## Task instructions
Please reproduce the records below word for word, and leave out the pictures.

╭──

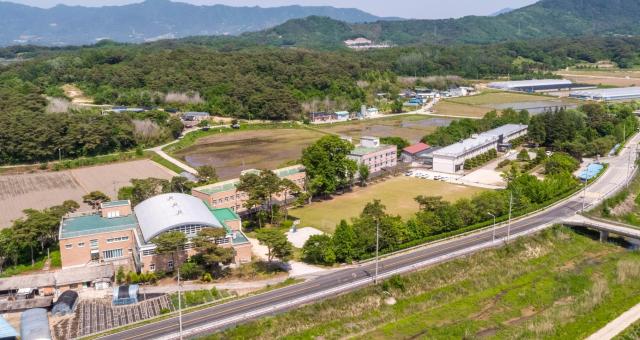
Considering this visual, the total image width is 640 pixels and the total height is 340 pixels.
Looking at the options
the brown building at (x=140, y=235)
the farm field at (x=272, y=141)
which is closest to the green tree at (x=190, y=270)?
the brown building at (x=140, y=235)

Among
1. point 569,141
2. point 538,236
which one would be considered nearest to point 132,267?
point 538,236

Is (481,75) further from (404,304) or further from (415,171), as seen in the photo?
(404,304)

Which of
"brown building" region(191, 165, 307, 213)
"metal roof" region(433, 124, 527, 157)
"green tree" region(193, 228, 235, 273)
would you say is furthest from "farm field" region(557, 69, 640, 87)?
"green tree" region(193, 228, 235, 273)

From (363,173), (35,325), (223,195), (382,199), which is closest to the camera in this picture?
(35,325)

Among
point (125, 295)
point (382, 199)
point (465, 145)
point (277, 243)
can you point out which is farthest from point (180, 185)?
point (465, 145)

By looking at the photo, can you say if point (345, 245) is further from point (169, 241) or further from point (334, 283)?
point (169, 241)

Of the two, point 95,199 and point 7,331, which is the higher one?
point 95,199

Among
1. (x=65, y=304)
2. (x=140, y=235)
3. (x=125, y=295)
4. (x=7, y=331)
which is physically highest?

╰──

## Exercise solution
Considering this visual, the total image width is 640 pixels and the total height is 340 pixels.
Looking at the options
the brown building at (x=140, y=235)
the farm field at (x=272, y=141)
which is closest to the green tree at (x=190, y=270)?
the brown building at (x=140, y=235)

Among
1. point 569,141
2. point 538,236
which one would be considered nearest to point 132,267?
point 538,236

Is (481,75) further from (404,304) or further from (415,171), as seen in the photo?
(404,304)

Which of
"brown building" region(191, 165, 307, 213)
"metal roof" region(433, 124, 527, 157)
"green tree" region(193, 228, 235, 273)
would you say is furthest from "farm field" region(557, 69, 640, 87)?
"green tree" region(193, 228, 235, 273)

From (363,173), (35,325), (223,195), (382,199), which is closest to the camera in this picture?
(35,325)

Among
point (125, 295)
point (382, 199)
point (465, 145)
point (277, 243)
can you point out which is farthest from point (180, 185)?
point (465, 145)

By looking at the photo, can you say if point (345, 245) is further from point (169, 241) or further from point (334, 283)?
point (169, 241)

Of the two, point 95,199 and point 7,331, which is the higher one?
point 95,199

Among
1. (x=65, y=304)
2. (x=140, y=235)
3. (x=125, y=295)
4. (x=7, y=331)
which is physically highest?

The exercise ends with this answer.